BEGIN Data extract
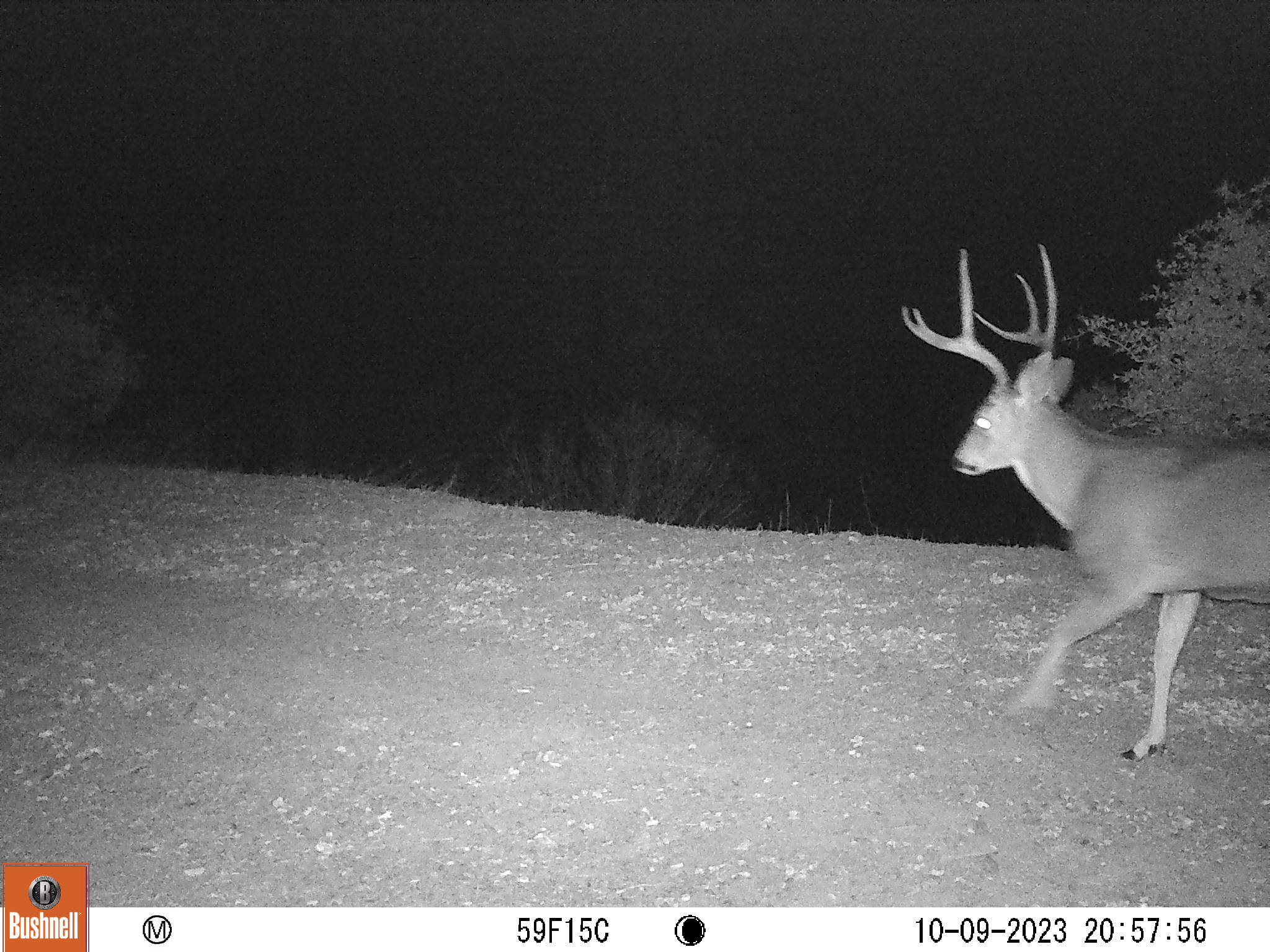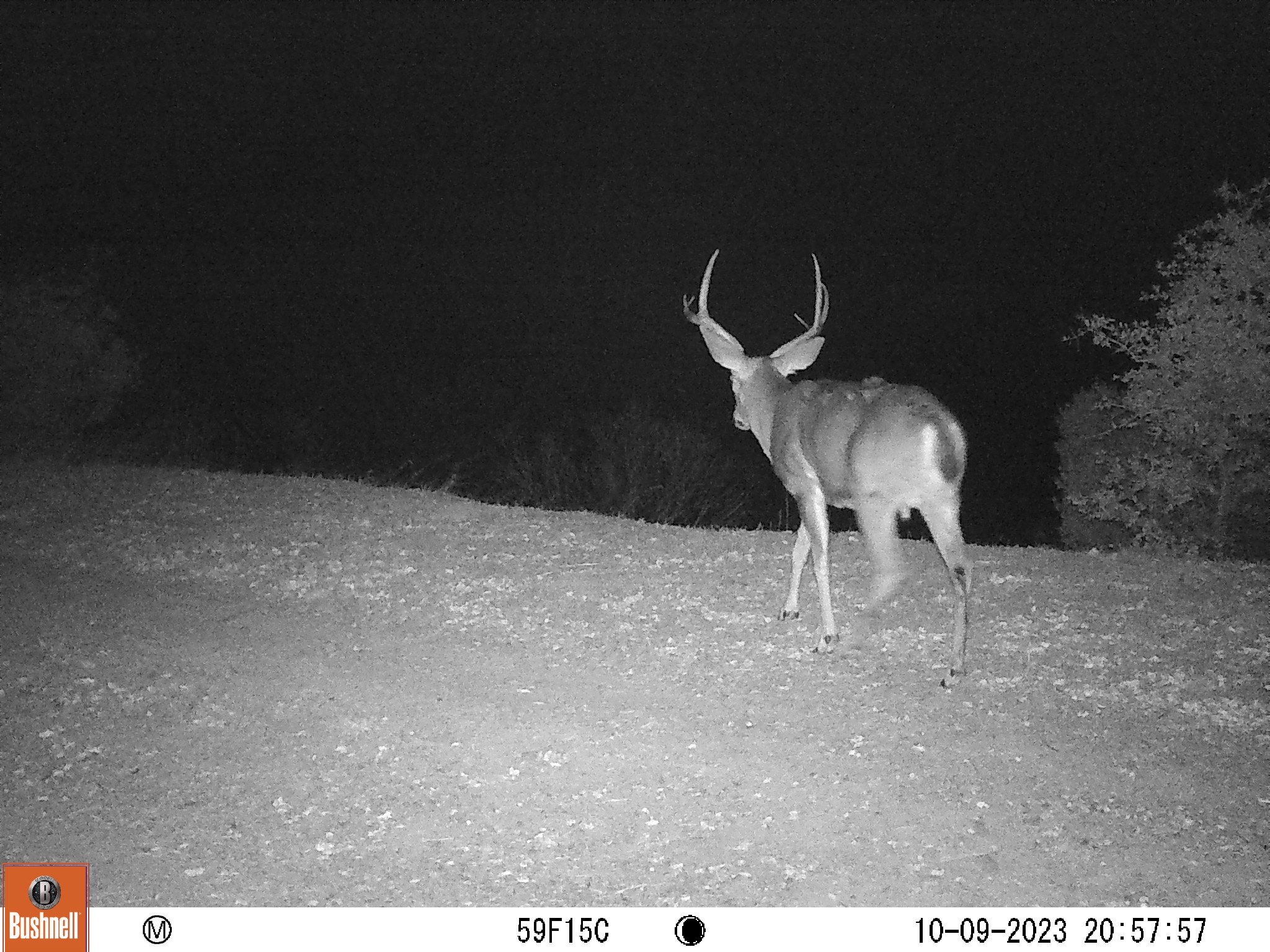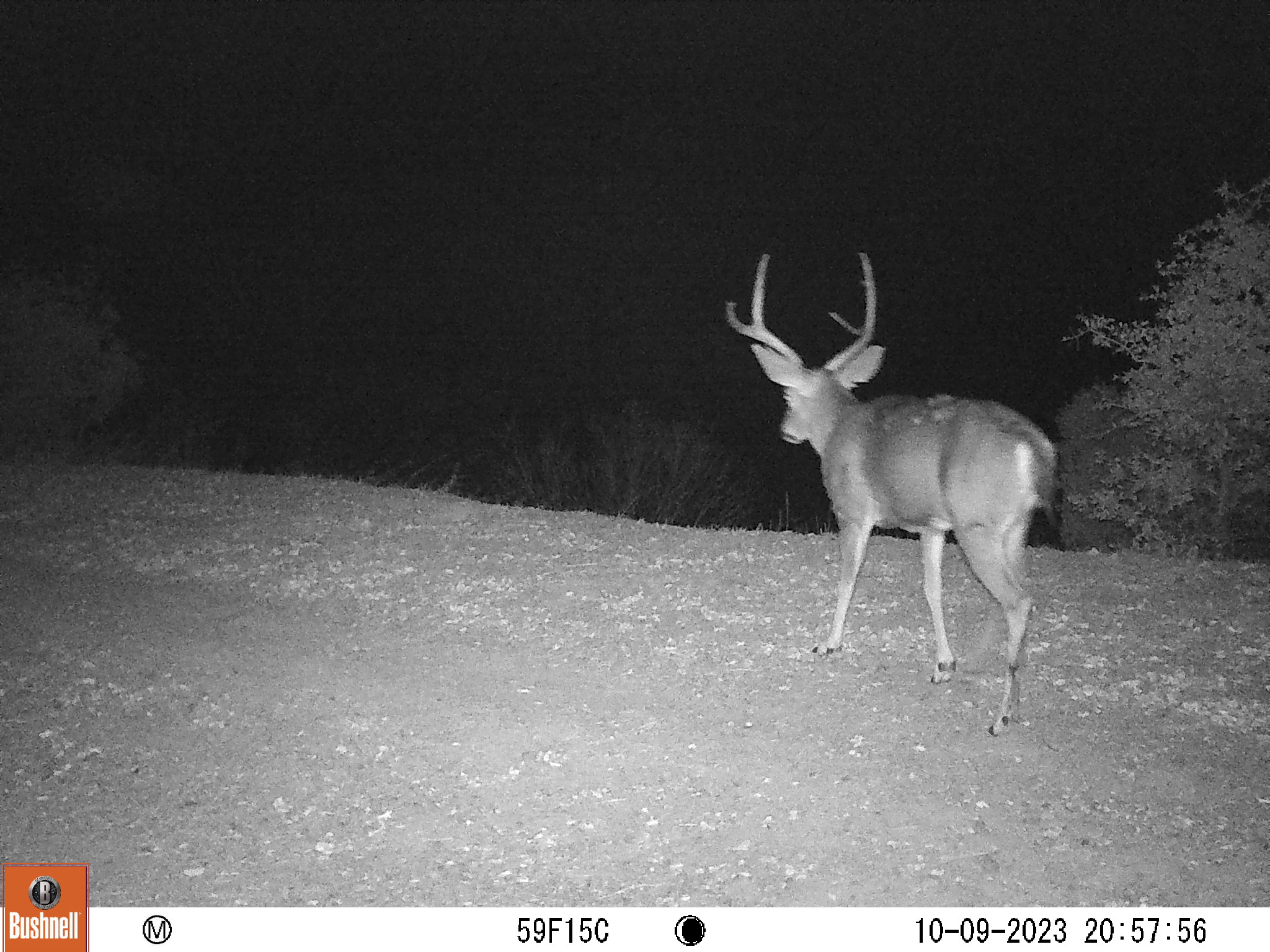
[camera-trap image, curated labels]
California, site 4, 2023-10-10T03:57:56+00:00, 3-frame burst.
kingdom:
END Data extract
Work to complete: Leaving out only the pictures, return the material above unchanged.

Solution below:
[camera-trap image, curated labels]
California, site 4, 2023-10-10T03:57:56+00:00, 3-frame burst.
kingdom:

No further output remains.